Поликарп открыл глаза. Была пещера. Был отдаленный запах влаги, камня, глины. Сидел мертвый шаман, давно ставший частью пещеры. Стало вдруг жалко, что никогда уже не ходить по траве, по земле, не пить воды из рек и ручьев, не наполнять глаза немыслимыми красками заката. Вот и окончилась жизнь. Было жалко оконченной жизни, немного жаль было себя, но так… не очень. Цельная, здоровая натура Поликарпа понимала, что уже пора. Пожил, тридцать четыре года оттянул на земле, под солнцем и луной. Отцу и маме меньше, чем ему, а Таня умерла в шесть лет. Грех роптать при таком-то везении…
Поликарп закрыл глаза. Изба. Сидит семья, во главе — старый дед Макар. Встает, делает шаг к Поликарпу, и рассеченное морщинами лицо расходится в улыбке.
— Долгонько ждали мы тебя, внучок…
Опять пещера, мрак и тишина. Каменные своды сверху, закаменевшие трупы налево. Поликарп закрыл глаза, и в этот раз дошел до лавки, до стола навстречу деду. Остальные сидели у стола, улыбались пришедшему. А Поликарп возвратился в пещеру. Снова домой, и обратно.
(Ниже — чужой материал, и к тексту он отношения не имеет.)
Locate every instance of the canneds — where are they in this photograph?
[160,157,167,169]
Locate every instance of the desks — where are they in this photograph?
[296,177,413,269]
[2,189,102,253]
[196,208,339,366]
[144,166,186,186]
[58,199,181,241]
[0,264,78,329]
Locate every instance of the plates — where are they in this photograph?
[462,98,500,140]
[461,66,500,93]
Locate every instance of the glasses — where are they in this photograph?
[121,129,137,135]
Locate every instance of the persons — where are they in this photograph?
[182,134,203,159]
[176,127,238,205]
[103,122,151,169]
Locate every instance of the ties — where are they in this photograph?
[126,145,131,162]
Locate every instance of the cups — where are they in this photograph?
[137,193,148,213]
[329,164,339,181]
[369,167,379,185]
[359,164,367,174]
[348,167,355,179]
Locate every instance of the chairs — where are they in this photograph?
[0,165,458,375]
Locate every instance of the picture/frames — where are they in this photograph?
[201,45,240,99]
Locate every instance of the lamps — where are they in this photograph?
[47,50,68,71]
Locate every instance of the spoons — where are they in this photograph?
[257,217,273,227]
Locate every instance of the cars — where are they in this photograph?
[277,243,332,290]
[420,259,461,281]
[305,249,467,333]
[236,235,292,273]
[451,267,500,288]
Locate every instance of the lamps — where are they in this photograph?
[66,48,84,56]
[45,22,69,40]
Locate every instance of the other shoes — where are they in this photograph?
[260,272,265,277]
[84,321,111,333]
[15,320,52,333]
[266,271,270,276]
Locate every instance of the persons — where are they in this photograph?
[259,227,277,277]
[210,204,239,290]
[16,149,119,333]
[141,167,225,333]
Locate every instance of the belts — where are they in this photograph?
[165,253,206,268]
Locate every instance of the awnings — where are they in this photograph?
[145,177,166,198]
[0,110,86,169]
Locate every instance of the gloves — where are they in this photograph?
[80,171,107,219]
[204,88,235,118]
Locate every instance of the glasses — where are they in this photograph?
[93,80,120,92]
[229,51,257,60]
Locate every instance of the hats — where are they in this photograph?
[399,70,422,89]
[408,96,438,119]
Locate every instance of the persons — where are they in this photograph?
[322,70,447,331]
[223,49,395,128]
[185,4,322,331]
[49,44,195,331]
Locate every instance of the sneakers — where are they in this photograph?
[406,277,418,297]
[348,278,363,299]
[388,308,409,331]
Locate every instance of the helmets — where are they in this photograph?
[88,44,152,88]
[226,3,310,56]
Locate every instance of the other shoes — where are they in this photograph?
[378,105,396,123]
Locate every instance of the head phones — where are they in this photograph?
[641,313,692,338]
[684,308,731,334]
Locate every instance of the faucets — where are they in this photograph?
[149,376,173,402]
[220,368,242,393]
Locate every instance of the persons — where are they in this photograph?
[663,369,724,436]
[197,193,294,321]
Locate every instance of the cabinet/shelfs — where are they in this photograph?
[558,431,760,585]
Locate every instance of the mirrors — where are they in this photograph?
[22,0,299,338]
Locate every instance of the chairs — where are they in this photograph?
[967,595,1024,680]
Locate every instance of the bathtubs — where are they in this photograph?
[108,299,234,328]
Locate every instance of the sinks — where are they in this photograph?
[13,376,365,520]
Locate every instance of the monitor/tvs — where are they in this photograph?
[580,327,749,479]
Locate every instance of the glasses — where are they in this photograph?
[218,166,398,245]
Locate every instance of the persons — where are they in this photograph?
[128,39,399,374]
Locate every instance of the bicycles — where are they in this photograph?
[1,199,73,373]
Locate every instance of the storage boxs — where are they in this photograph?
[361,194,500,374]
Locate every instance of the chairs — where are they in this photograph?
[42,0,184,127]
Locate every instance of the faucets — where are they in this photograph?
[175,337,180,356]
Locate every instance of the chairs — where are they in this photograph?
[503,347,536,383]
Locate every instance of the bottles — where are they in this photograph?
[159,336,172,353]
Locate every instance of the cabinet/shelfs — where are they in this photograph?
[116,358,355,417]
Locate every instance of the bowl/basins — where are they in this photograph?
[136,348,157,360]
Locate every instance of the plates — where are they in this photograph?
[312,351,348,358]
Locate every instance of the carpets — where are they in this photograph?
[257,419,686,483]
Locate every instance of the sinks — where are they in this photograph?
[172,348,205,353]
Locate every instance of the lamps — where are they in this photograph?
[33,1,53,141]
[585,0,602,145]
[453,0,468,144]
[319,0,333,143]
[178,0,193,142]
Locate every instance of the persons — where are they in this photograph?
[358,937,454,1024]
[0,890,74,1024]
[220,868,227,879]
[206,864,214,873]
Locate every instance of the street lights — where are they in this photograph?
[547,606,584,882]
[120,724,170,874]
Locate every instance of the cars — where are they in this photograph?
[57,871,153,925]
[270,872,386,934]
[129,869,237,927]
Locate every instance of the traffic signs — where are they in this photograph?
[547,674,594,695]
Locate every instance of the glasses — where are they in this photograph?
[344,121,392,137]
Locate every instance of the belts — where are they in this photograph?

С каждым разом все больше хотелось остаться дома, все меньшее держало в мире.
А кроме того, кто-то еще ждал его там, где все родные. Кто-то еще ждал его, любил, жалел его. Да, жалел! Слово «жалел» было полно для Поликарпа совсем иными смыслами, чем для городского человека, и уж во всяком случае лишено вкуса униженности.
Кто-то могущественный, огромный, очень любил и ждал там, за порогом темноты и страха. Кто-то, имени которого Поликарп не знал. Тот, кому Поликарп давно и прочно разучился молиться. Тот, кого он любил и боялся, против собственного желания. Тот, кого он уже не мог любить и почитать, как любил и почитал в детстве, потому что тот создал Шадрикова, и потому, что по его попущению существовали на земле коммунисты, голод и концентрационные лагеря.